→ Input for this task:
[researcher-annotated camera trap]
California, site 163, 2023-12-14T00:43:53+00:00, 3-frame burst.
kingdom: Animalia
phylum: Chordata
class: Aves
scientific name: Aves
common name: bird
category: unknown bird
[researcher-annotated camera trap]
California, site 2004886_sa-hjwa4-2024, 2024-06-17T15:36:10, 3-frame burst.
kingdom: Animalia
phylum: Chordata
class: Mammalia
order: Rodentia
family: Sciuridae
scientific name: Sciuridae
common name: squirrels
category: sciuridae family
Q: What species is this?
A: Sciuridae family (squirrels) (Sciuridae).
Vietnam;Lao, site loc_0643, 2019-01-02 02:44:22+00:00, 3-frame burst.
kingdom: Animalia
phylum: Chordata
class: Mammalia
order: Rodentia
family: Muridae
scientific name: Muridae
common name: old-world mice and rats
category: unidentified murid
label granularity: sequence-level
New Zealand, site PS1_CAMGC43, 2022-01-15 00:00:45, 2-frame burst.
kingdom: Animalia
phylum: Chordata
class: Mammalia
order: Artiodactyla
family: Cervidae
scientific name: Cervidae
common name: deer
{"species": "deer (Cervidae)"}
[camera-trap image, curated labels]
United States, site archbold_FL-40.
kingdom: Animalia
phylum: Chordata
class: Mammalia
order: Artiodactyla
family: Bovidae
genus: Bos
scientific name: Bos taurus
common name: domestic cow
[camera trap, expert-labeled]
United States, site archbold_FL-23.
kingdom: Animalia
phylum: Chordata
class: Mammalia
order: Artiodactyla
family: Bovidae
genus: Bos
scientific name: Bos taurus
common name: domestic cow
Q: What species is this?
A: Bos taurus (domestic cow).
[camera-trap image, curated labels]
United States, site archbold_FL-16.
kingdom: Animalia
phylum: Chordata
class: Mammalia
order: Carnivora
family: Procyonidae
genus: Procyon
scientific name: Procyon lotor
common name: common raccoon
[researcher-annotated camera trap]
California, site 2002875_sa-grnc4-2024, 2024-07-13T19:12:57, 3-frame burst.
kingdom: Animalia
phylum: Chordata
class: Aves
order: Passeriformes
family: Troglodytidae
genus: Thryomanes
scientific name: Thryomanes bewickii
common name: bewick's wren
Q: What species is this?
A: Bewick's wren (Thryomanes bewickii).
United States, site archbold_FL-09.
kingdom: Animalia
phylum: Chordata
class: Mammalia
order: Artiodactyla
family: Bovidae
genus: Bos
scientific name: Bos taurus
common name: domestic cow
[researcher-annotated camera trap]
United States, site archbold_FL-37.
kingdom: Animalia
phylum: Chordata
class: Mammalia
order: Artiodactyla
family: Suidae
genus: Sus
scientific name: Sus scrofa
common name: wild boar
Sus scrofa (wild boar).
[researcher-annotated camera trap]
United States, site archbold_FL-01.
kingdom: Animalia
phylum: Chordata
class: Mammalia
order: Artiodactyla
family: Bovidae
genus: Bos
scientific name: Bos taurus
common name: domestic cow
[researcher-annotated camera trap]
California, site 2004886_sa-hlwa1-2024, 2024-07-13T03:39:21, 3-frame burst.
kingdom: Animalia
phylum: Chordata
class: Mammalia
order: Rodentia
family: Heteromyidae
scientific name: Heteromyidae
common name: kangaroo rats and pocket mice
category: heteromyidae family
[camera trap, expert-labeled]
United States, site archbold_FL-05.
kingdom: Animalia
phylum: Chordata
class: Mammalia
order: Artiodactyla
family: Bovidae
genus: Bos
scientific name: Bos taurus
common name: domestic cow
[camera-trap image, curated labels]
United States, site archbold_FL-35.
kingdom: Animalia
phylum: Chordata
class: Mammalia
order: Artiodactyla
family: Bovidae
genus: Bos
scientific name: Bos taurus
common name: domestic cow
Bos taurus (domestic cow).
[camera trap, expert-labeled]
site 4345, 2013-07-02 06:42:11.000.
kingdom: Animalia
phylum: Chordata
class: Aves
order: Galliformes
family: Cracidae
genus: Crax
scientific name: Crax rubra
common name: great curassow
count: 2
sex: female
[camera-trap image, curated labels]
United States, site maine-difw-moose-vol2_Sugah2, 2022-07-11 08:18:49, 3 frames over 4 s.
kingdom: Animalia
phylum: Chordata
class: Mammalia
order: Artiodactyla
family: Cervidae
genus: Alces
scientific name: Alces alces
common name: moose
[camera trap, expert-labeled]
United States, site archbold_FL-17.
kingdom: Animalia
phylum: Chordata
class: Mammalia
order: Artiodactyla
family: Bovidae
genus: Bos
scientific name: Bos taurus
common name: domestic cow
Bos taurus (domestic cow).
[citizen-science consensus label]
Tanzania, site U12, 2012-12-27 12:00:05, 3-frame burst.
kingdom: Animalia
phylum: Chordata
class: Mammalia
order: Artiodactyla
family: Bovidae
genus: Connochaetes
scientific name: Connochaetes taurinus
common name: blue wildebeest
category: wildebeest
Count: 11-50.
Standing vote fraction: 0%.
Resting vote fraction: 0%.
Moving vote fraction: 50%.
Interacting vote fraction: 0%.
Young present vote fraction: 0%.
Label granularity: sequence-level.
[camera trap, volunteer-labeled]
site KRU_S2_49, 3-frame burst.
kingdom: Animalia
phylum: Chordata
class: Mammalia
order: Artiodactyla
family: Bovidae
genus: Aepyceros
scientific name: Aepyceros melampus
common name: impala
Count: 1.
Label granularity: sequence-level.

→ What the task asks:
Transcribe the full set of records precisely.

→ Task solution:
[researcher-annotated camera trap]
California, site 163, 2023-12-14T00:43:53+00:00, 3-frame burst.
kingdom: Animalia
phylum: Chordata
class: Aves
scientific name: Aves
common name: bird
category: unknown bird
[researcher-annotated camera trap]
California, site 2004886_sa-hjwa4-2024, 2024-06-17T15:36:10, 3-frame burst.
kingdom: Animalia
phylum: Chordata
class: Mammalia
order: Rodentia
family: Sciuridae
scientific name: Sciuridae
common name: squirrels
category: sciuridae family
Q: What species is this?
A: Sciuridae family (squirrels) (Sciuridae).
Vietnam;Lao, site loc_0643, 2019-01-02 02:44:22+00:00, 3-frame burst.
kingdom: Animalia
phylum: Chordata
class: Mammalia
order: Rodentia
family: Muridae
scientific name: Muridae
common name: old-world mice and rats
category: unidentified murid
label granularity: sequence-level
New Zealand, site PS1_CAMGC43, 2022-01-15 00:00:45, 2-frame burst.
kingdom: Animalia
phylum: Chordata
class: Mammalia
order: Artiodactyla
family: Cervidae
scientific name: Cervidae
common name: deer
{"species": "deer (Cervidae)"}
[camera-trap image, curated labels]
United States, site archbold_FL-40.
kingdom: Animalia
phylum: Chordata
class: Mammalia
order: Artiodactyla
family: Bovidae
genus: Bos
scientific name: Bos taurus
common name: domestic cow
[camera trap, expert-labeled]
United States, site archbold_FL-23.
kingdom: Animalia
phylum: Chordata
class: Mammalia
order: Artiodactyla
family: Bovidae
genus: Bos
scientific name: Bos taurus
common name: domestic cow
Q: What species is this?
A: Bos taurus (domestic cow).
[camera-trap image, curated labels]
United States, site archbold_FL-16.
kingdom: Animalia
phylum: Chordata
class: Mammalia
order: Carnivora
family: Procyonidae
genus: Procyon
scientific name: Procyon lotor
common name: common raccoon
[researcher-annotated camera trap]
California, site 2002875_sa-grnc4-2024, 2024-07-13T19:12:57, 3-frame burst.
kingdom: Animalia
phylum: Chordata
class: Aves
order: Passeriformes
family: Troglodytidae
genus: Thryomanes
scientific name: Thryomanes bewickii
common name: bewick's wren
Q: What species is this?
A: Bewick's wren (Thryomanes bewickii).
United States, site archbold_FL-09.
kingdom: Animalia
phylum: Chordata
class: Mammalia
order: Artiodactyla
family: Bovidae
genus: Bos
scientific name: Bos taurus
common name: domestic cow
[researcher-annotated camera trap]
United States, site archbold_FL-37.
kingdom: Animalia
phylum: Chordata
class: Mammalia
order: Artiodactyla
family: Suidae
genus: Sus
scientific name: Sus scrofa
common name: wild boar
Sus scrofa (wild boar).
[researcher-annotated camera trap]
United States, site archbold_FL-01.
kingdom: Animalia
phylum: Chordata
class: Mammalia
order: Artiodactyla
family: Bovidae
genus: Bos
scientific name: Bos taurus
common name: domestic cow
[researcher-annotated camera trap]
California, site 2004886_sa-hlwa1-2024, 2024-07-13T03:39:21, 3-frame burst.
kingdom: Animalia
phylum: Chordata
class: Mammalia
order: Rodentia
family: Heteromyidae
scientific name: Heteromyidae
common name: kangaroo rats and pocket mice
category: heteromyidae family
[camera trap, expert-labeled]
United States, site archbold_FL-05.
kingdom: Animalia
phylum: Chordata
class: Mammalia
order: Artiodactyla
family: Bovidae
genus: Bos
scientific name: Bos taurus
common name: domestic cow
[camera-trap image, curated labels]
United States, site archbold_FL-35.
kingdom: Animalia
phylum: Chordata
class: Mammalia
order: Artiodactyla
family: Bovidae
genus: Bos
scientific name: Bos taurus
common name: domestic cow
Bos taurus (domestic cow).
[camera trap, expert-labeled]
site 4345, 2013-07-02 06:42:11.000.
kingdom: Animalia
phylum: Chordata
class: Aves
order: Galliformes
family: Cracidae
genus: Crax
scientific name: Crax rubra
common name: great curassow
count: 2
sex: female
[camera-trap image, curated labels]
United States, site maine-difw-moose-vol2_Sugah2, 2022-07-11 08:18:49, 3 frames over 4 s.
kingdom: Animalia
phylum: Chordata
class: Mammalia
order: Artiodactyla
family: Cervidae
genus: Alces
scientific name: Alces alces
common name: moose
[camera trap, expert-labeled]
United States, site archbold_FL-17.
kingdom: Animalia
phylum: Chordata
class: Mammalia
order: Artiodactyla
family: Bovidae
genus: Bos
scientific name: Bos taurus
common name: domestic cow
Bos taurus (domestic cow).
[citizen-science consensus label]
Tanzania, site U12, 2012-12-27 12:00:05, 3-frame burst.
kingdom: Animalia
phylum: Chordata
class: Mammalia
order: Artiodactyla
family: Bovidae
genus: Connochaetes
scientific name: Connochaetes taurinus
common name: blue wildebeest
category: wildebeest
Count: 11-50.
Standing vote fraction: 0%.
Resting vote fraction: 0%.
Moving vote fraction: 50%.
Interacting vote fraction: 0%.
Young present vote fraction: 0%.
Label granularity: sequence-level.
[camera trap, volunteer-labeled]
site KRU_S2_49, 3-frame burst.
kingdom: Animalia
phylum: Chordata
class: Mammalia
order: Artiodactyla
family: Bovidae
genus: Aepyceros
scientific name: Aepyceros melampus
common name: impala
Count: 1.
Label granularity: sequence-level.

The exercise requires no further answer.